García Ortiz prévient les procureurs du « procés » qu'il agira en cas de refus d'appliquer l'amnistie

Dès que l'arrêt de la Cour suprême a accordé cinq jours aux partis pour se prononcer sur l'application de l'amnistie, tant en ce qui concerne la sentence qui a condamné les leaders indépendantistes, qu'avec le président d'ERC, Oriol Junquerasen tête, ainsi que les personnes poursuivies par contumace, parmi lesquelles se trouve l'ancien président catalan Carles Puigdemontle procureur général de l'État, Alvaro García Ortiz, Il a rencontré les procureurs des procédures. Ils l'ont informé qu'ils maintiendraient leurs critères concernant le détournement de fonds et García Ortiz les a prévenus qu'il adopterait les mesures prévues dans le Statut Fiscal, ce qui implique de leur imposer ses critères et, s'ils ne les respectent pas, de se retirer. les de la procédure.

Les sources du procureur ont indiqué que la réunion qui s'est tenue était particulièrement tendue, même si le procureur général aucune instruction n'a été donnée certains à Javier Saragosse et Jaime Moreno (manquaient Fidel Cadena et Consuelo Madrigal) sur le sens de son opinion, il a exprimé son désaccord avec les critères dont les quatre représentants du ministère public avaient déjà fait preuve tant lors de l'application de l'amnistie à la peine de procédure qu'à la peine de précaution. Des mesures qui pèsent sur Puigdemont et ceux également poursuivis pour détournement de fonds Toni Comín et Lluís Puig, ainsi que le secrétaire général d'ERC, Marta Roviraqui est arrêté pour désobéissance, mais qui fait toujours l'objet d'un mandat d'arrêt, n'étant pas venu en Espagne pour régulariser sa situation judiciaire.

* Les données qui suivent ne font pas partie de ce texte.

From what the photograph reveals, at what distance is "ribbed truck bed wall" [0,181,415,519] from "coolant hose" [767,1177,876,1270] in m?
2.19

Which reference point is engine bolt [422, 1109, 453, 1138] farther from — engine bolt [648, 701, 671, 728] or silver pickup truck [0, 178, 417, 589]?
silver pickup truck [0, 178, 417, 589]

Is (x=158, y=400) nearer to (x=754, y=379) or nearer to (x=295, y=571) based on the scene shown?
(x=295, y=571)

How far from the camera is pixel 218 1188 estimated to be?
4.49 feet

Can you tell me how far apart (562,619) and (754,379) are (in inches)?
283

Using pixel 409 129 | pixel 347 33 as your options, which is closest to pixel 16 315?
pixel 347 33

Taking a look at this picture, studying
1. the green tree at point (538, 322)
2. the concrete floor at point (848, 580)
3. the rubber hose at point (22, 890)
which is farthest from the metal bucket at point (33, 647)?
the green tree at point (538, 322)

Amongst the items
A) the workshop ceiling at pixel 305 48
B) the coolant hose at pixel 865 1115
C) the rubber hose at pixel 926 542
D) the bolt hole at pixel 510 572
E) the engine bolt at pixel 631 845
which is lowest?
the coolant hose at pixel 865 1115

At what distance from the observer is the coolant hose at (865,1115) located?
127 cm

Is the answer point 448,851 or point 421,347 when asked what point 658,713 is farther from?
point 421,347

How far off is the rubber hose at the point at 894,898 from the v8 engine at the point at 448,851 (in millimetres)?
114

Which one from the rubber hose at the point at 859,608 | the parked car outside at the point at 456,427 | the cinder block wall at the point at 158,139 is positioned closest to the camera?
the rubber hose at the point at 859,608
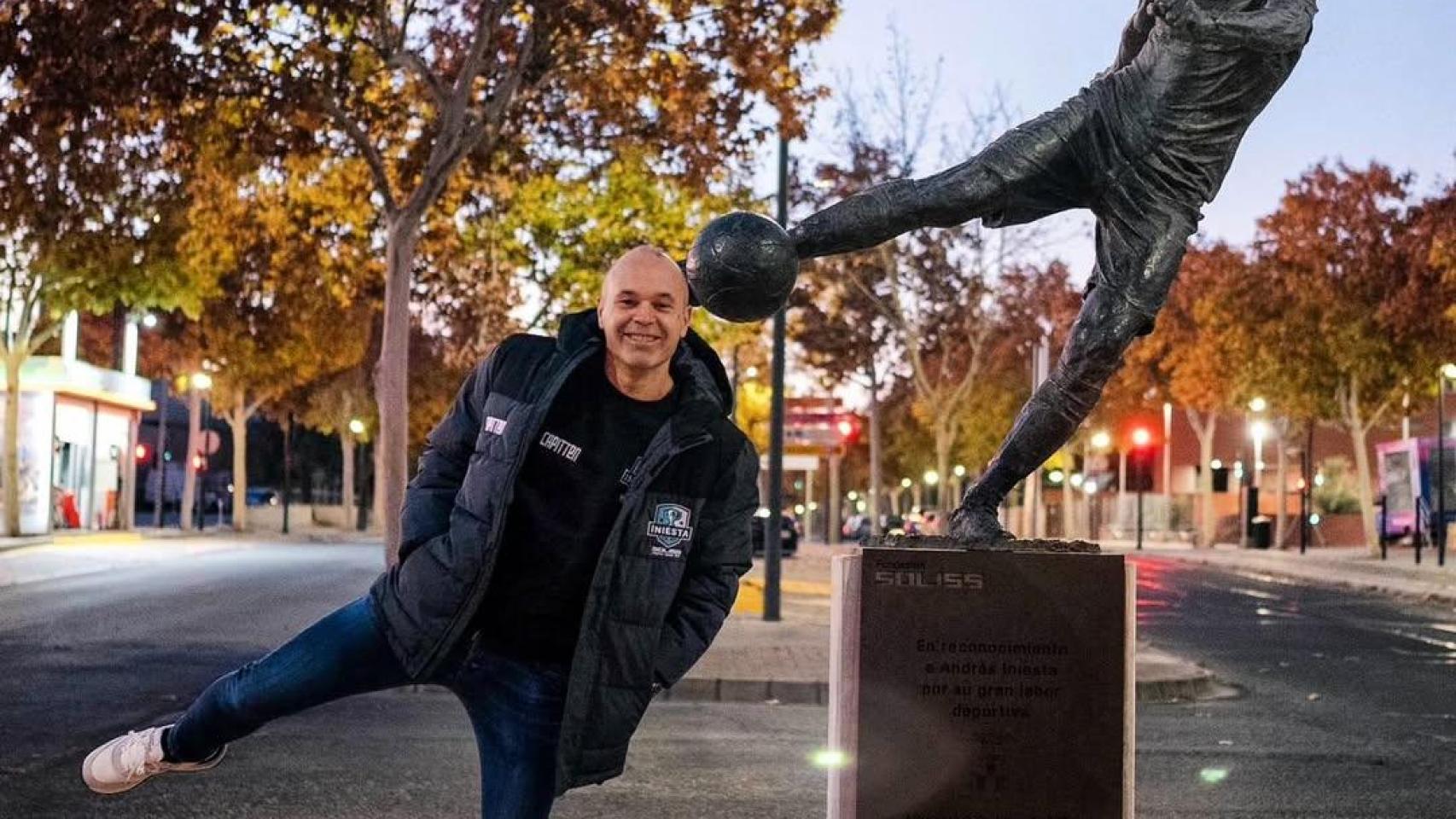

Les représentants du parquet ont déclaré à García Ortiz qu'ils maintiendraient les critères qu'ils ont exprimés la semaine dernière, dans le document de 127 pages, dans lequel ils défendaient que l'amnistie ne pouvait pas être appliquée au détournement de fonds de 1-O, car la même loi empêche le faire quand il y a enrichissement personnelce qui n'équivaut pas seulement à mettre de l'argent dans sa poche, et quand on voit les intérêts de l’Union européenne touchés.

Cela signifie ne pas appliquer l'amnistie même aux personnes reconnues coupables du « procés », ce qui signifie ne pas modifier les peines d'interdiction qu'ils continuent de purger. Oriol Junqueras, Raül Romeva, Dolors Bassa et Jordi Turull, ni lever les mandats d'arrêt en instance contre les accusés par contumace, Carles Puigdemont, Lluís Puig, Toni Comín et Marta Roviramême si elle n'est là que pour désobéissance, comme l'ont confirmé à ce journal des sources proches de la réunion.

Ainsi, il est devenu clair que du haut du Bureau du Procureur, il faudra finir par rendre une ordonnance contre les critères des procureurs affectés à l'affaire, qu'ils exigeront par écrit et qu'ils ont déjà annoncé ne pas avoir l'intention de respecter. « nous ne signerons pas« , soulignent les mêmes sources.

Désormais, les mécanismes prévus dans le statut du ministère public seront activés lorsqu'un ou plusieurs procureurs s'opposeront aux ordres de leurs supérieurs. Pour que cette divergence soit claire, les procureurs doivent se conformer aux dispositions de la article 27 de ce règlement, qui en cas de désaccord devrait être prononcéau Collège des procureurs, dôme de carrière.

Après avoir entendu l'assemblée, dont les membres ont été élus par le García Ortiz, ce sera celui qui aura le dernier mot sur l'avis à soumettre à la Cour suprême. Si ceux du processus persistent à refuser de faire rapport en faveur de l'amnistie, même en laissant la preuve qu'ils le font sur ordre d'un supérieur, García Ortiz peut confier la rédaction des rapports à un autre membre de la course, comme le lieutenant procureur du Suprême, Angeles Sánchez Conde, qui était déjà celui qui assumait cette responsabilité quant à savoir si la Cour suprême devait ouvrir un dossier pour enquêter sur Puigdemont pour le tsunami démocratique. Ses critères contre l'ouverture d'un dossier ont été ignorés par la deuxième chambre de la Haute Cour.